If there is a system for sharing the node contents,
this means that once users download an MHBT index they can become new seeders for future users.
In the worst case,
where only the initial seeder is available,
it becomes a centralized system and the whole network depends on the resources and bandwidth that the seeder provides.
This is typically the situation for most bioinformatics web services.

IPFS was chosen because it provides implementations in multiple programming languages,
and has a large user and developer base that can drive development of useful features in the long term.
IPFS is a good candidate for the features required to do this,
but any system with similar features can also be used.


### Future work

<!-- initial TODO
 - Updating and syncing separate indices.

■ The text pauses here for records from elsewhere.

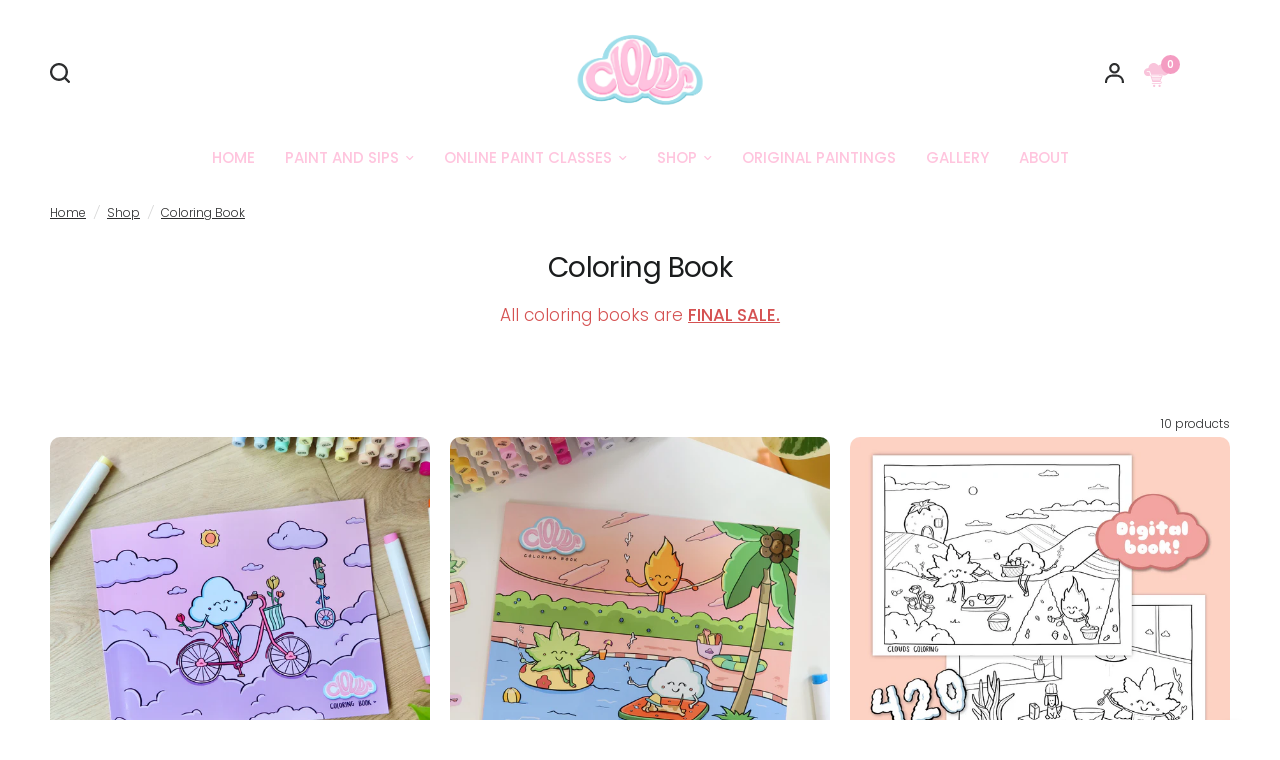

--- FILE ---
content_type: text/css
request_url: https://cloudsbysin.com/cdn/shop/t/33/assets/template-header.css?v=61551787748237668281709769837
body_size: -358
content:
.template-header--subcollection,.template-header--subcollection-transparent img{box-shadow:var(--block-shadows)}.template-header{padding:30px 0}.template-header--title{text-align:center!important;width:100%!important;margin-left:auto!important;margin-right:auto!important}.template-header--content{display:flex;flex-direction:column;align-items:center!important;grid-gap:24px}@media only screen and (min-width: 1068px){.template-header--content{flex-direction:row;justify-content:center!important}}.template-header--image{width:90px;margin:0 auto!important}.template-header--image img{border-radius:50%}.template-header--description{text-align:center!important;font-size:.9375rem}@media only screen and (min-width: 768px){.template-header--description{font-size:1.0625rem}}.template-header--subcollection{display:inline-flex;flex-shrink:0;align-items:center;padding:4px;font-size:.9375rem;font-weight:500;height:50px;border-radius:500px;white-space:nowrap;background:var(--subcollection-bg, var(--color-drawer-bg, #fff));color:var(--color-body, #2c2d2e)}.template-header--subcollection img{width:42px;height:42px;margin-right:17px;border-radius:500px}.template-header--subcollection span{padding:10px 10px 10px 0}[dir=rtl] .template-header--subcollection img{margin-right:0;margin-left:17px}[dir=rtl] .template-header--subcollection span{padding:10px 0 10px 10px}.template-header--subcollection-transparent{background:transparent;padding:0;box-shadow:none}
/*# sourceMappingURL=/cdn/shop/t/33/assets/template-header.css.map?v=61551787748237668281709769837 */


--- FILE ---
content_type: image/svg+xml
request_url: https://cdn.shopify.com/s/files/1/0011/1945/3237/files/clouds_card.svg?v=1709161232
body_size: 385
content:
<svg xml:space="preserve" style="enable-background:new 0 0 53.3 54.4;" viewBox="0 0 53.3 54.4" y="0px" x="0px" xmlns:xlink="http://www.w3.org/1999/xlink" xmlns="http://www.w3.org/2000/svg" id="Layer_1" version="1.1">
<style type="text/css">
	.st0{fill:#F9C4DB;}
</style>
<g id="_x32_24uEJ_00000070084033155700974100000005070891891953016234_">
	<g>
		<path d="M40.9,27.9c-0.7,1.9-1.4,3.8-2.2,5.6c-1,2.4-1.9,4.8-2.9,7.2c-0.1,0.3-0.2,0.6-0.3,0.9c0.3,0,0.6,0.1,0.8,0.1
			c1.4,0.3,2.3,1.7,2.2,3c-0.2,1.4-1.2,2.5-2.7,2.5c-4.3,0-8.6,0-13,0c-1.6,0-3.1,0-4.7,0c-0.6,0-1.2,0-1.2-0.8
			c0-0.8,0.7-0.8,1.2-0.8c5.2,0,10.5,0,15.7,0c0.7,0,1.5,0.1,2.2-0.1c0.4-0.1,1-0.7,1-1.1c0-0.4-0.6-0.9-1-1.1c-0.4-0.2-1,0-1.5,0
			c-5,0-9.9,0-14.9,0c-1,0-1.4-0.4-1.6-1.3c-1.2-4.2-2.4-8.4-3.7-12.5c-0.1-0.3-0.2-0.7-0.4-1.1c-0.4,0.2-0.7,0.3-1.1,0.5
			c-3.3,1.6-7.3,1-9.9-1.4c-2.8-2.5-3.7-6.4-2.5-9.8c1.3-3.5,4.4-5.9,8.1-6c0.9,0,1.3-0.3,1.4-1.2c0.6-5.6,3.7-9,9.2-10.4
			c0.1,0,0.2-0.1,0.4-0.2c1.1,0,2.1,0,3.2,0c0.2,0.1,0.4,0.2,0.7,0.3c2.9,0.7,5.2,2.2,6.9,4.6C31.3,6,31.5,6,32.5,5
			c1.9-1.7,4-2.2,6.4-1.3c2.4,0.9,3.7,2.7,3.9,5.2c0.1,0.9,0.4,1.3,1.4,1.3c3,0.1,5.4,1.2,7.3,3.6c2.4,3.1,2.5,7.3,0.3,10.5
			c-2.2,3.2-6.1,4.7-9.9,3.7C41.5,28,41.2,28,40.9,27.9c0.5-1,0.2-1.5-1-1.5c-4,0-7.9,0-11.9,0c-4.2,0-8.4,0-12.7,0
			c-0.7-2.2-1.3-4.4-2-6.7c-0.2-0.8-0.6-1.1-1.4-1.1c-1.6,0-3.1,0-4.7,0c-0.7,0-1.4,0-1.4,0.9c0,0.9,0.8,0.9,1.4,0.9
			c1.2,0,2.3,0,3.5,0c0.6,0,0.9,0.2,1.1,0.8c0.5,2,1.2,4,1.7,6c0.2,0.7,0.5,0.9,1.3,0.9c4.5,0,9,0,13.5,0
			C32.5,28.1,36.7,28,40.9,27.9z M38.2,30.1c-7.3,0-14.5,0-21.8,0c0.2,1.7,0.2,1.7,1.7,1.7c6,0,12,0,17.9,0
			C37.6,31.8,37.6,31.8,38.2,30.1z M17.5,33.7c0.2,1.7,0.2,1.7,1.7,1.7c5.2,0,10.4,0,15.6,0c1.5,0,1.5,0,1.8-1.7
			C30.3,33.7,23.9,33.7,17.5,33.7z M18.6,37.4c0.2,1.7,0.3,1.7,1.8,1.7c4.3,0,8.6,0,13,0c1.4,0,1.6-0.2,1.7-1.7
			C29.6,37.4,24.1,37.4,18.6,37.4z" class="st0"></path>
		<path d="M36.4,51.9c0,1.4-1.2,2.5-2.5,2.5c-1.3,0-2.5-1.2-2.5-2.5c0-1.4,1.2-2.5,2.6-2.5
			C35.4,49.4,36.5,50.5,36.4,51.9z" class="st0"></path>
		<path d="M22.2,49.4c1.4,0,2.5,1.1,2.5,2.5c0,1.3-1.2,2.5-2.5,2.5c-1.4,0-2.5-1.2-2.5-2.6
			C19.7,50.4,20.8,49.3,22.2,49.4z" class="st0"></path>
	</g>
</g>
</svg>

Mergeable replicated data types

 - Integrating into wort. wort as minimal shim over decentralized infra.
-->

In the current version only the content of each node (internal or leaf) is stored in a decentralized manner,
but index construction and updating is not synchronized.
There is no protocol for merging changes if multiple users start from the same index but update it with their own data.
This is an active area of research,
but recent developments involving Conflict-Free Replicated Data Types (CRDTs) [@shapiro_conflict-free_2011],
and especially Mergeable Replicated Data Types (MRDTs) [@kaki_mergeable_2019] point in promising directions,
with the latter defining semantics for merging tree-like structures that are applicable to MHBTs.

While these methods can provide the technical means for fully decentralized indices,
they don't solve organizational problems that also arise,
or even if the system design should aim for a global index that is updated with every single new signature that
is added to an initial index.
For public databases there is a ground truth that provides what signatures should be present in an index,
but private collections of signatures could be organized as a group of users
sharing a single index and updating each other local copies when any user add
new signatures.

`wort` initially focused in calculating signatures for public genomic databases,
but since it already has the immutable parts of MHBTs (the signatures) available
on IPFS it is a good candidate for being extended and also provide leaf-only
MHBT indices for these databases.

<!-- TODO this might be better in chapter 4? -->
While the `wort` service is currently implemented as a central server that coordinates new submissions and requests for computing new signatures,
the main benefit it brings is a clear API that doesn't have to change if the implementation start using other technologies.
As an example,
the first prototype uploaded the data only to AWS S3,
and the IPFS upload was added later.
Moreover,
there is also a command-line interface (CLI) that currently communicates directly with the central API for downloading data,
but following the same principle of the public interface of the CLI not changing
if the implementation changes it can serve as a minimal shim over more decentralized approaches.